Stored data entries:
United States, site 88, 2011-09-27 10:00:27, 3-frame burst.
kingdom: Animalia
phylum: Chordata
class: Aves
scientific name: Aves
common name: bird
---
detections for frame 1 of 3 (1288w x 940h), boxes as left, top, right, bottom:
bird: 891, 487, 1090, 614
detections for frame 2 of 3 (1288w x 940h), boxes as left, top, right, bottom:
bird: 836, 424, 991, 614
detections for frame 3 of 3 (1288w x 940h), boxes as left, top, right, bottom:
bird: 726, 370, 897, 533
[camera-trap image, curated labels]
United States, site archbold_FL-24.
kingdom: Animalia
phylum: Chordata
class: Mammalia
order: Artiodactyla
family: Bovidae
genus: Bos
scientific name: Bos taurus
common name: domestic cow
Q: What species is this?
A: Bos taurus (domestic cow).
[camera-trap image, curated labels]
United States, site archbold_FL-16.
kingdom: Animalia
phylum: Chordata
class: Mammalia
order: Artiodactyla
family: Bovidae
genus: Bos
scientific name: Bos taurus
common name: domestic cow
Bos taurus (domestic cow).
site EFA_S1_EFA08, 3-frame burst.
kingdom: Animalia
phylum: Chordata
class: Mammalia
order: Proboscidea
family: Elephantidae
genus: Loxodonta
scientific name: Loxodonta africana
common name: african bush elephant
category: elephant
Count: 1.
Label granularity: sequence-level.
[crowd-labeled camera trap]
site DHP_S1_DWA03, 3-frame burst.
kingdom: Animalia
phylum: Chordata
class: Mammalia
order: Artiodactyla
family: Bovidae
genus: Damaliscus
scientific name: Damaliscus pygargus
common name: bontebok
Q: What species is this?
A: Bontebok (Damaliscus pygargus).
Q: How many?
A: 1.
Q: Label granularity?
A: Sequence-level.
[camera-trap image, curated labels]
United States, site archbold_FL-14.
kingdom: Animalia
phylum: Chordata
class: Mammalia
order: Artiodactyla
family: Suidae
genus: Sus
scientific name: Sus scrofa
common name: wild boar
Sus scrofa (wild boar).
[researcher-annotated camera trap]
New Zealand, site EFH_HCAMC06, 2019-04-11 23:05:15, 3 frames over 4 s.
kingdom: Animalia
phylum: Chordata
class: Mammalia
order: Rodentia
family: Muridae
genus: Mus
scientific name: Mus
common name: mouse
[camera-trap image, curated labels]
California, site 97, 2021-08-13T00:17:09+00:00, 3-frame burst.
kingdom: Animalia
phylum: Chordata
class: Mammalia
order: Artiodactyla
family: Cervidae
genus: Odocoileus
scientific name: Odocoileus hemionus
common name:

> **YOUR TASK**
Write out the complete set of records exactly as given.

> **RESULT BELOW**
United States, site 88, 2011-09-27 10:00:27, 3-frame burst.
kingdom: Animalia
phylum: Chordata
class: Aves
scientific name: Aves
common name: bird
---
detections for frame 1 of 3 (1288w x 940h), boxes as left, top, right, bottom:
bird: 891, 487, 1090, 614
detections for frame 2 of 3 (1288w x 940h), boxes as left, top, right, bottom:
bird: 836, 424, 991, 614
detections for frame 3 of 3 (1288w x 940h), boxes as left, top, right, bottom:
bird: 726, 370, 897, 533
[camera-trap image, curated labels]
United States, site archbold_FL-24.
kingdom: Animalia
phylum: Chordata
class: Mammalia
order: Artiodactyla
family: Bovidae
genus: Bos
scientific name: Bos taurus
common name: domestic cow
Q: What species is this?
A: Bos taurus (domestic cow).
[camera-trap image, curated labels]
United States, site archbold_FL-16.
kingdom: Animalia
phylum: Chordata
class: Mammalia
order: Artiodactyla
family: Bovidae
genus: Bos
scientific name: Bos taurus
common name: domestic cow
Bos taurus (domestic cow).
site EFA_S1_EFA08, 3-frame burst.
kingdom: Animalia
phylum: Chordata
class: Mammalia
order: Proboscidea
family: Elephantidae
genus: Loxodonta
scientific name: Loxodonta africana
common name: african bush elephant
category: elephant
Count: 1.
Label granularity: sequence-level.
[crowd-labeled camera trap]
site DHP_S1_DWA03, 3-frame burst.
kingdom: Animalia
phylum: Chordata
class: Mammalia
order: Artiodactyla
family: Bovidae
genus: Damaliscus
scientific name: Damaliscus pygargus
common name: bontebok
Q: What species is this?
A: Bontebok (Damaliscus pygargus).
Q: How many?
A: 1.
Q: Label granularity?
A: Sequence-level.
[camera-trap image, curated labels]
United States, site archbold_FL-14.
kingdom: Animalia
phylum: Chordata
class: Mammalia
order: Artiodactyla
family: Suidae
genus: Sus
scientific name: Sus scrofa
common name: wild boar
Sus scrofa (wild boar).
[researcher-annotated camera trap]
New Zealand, site EFH_HCAMC06, 2019-04-11 23:05:15, 3 frames over 4 s.
kingdom: Animalia
phylum: Chordata
class: Mammalia
order: Rodentia
family: Muridae
genus: Mus
scientific name: Mus
common name: mouse
[camera-trap image, curated labels]
California, site 97, 2021-08-13T00:17:09+00:00, 3-frame burst.
kingdom: Animalia
phylum: Chordata
class: Mammalia
order: Artiodactyla
family: Cervidae
genus: Odocoileus
scientific name: Odocoileus hemionus
common name:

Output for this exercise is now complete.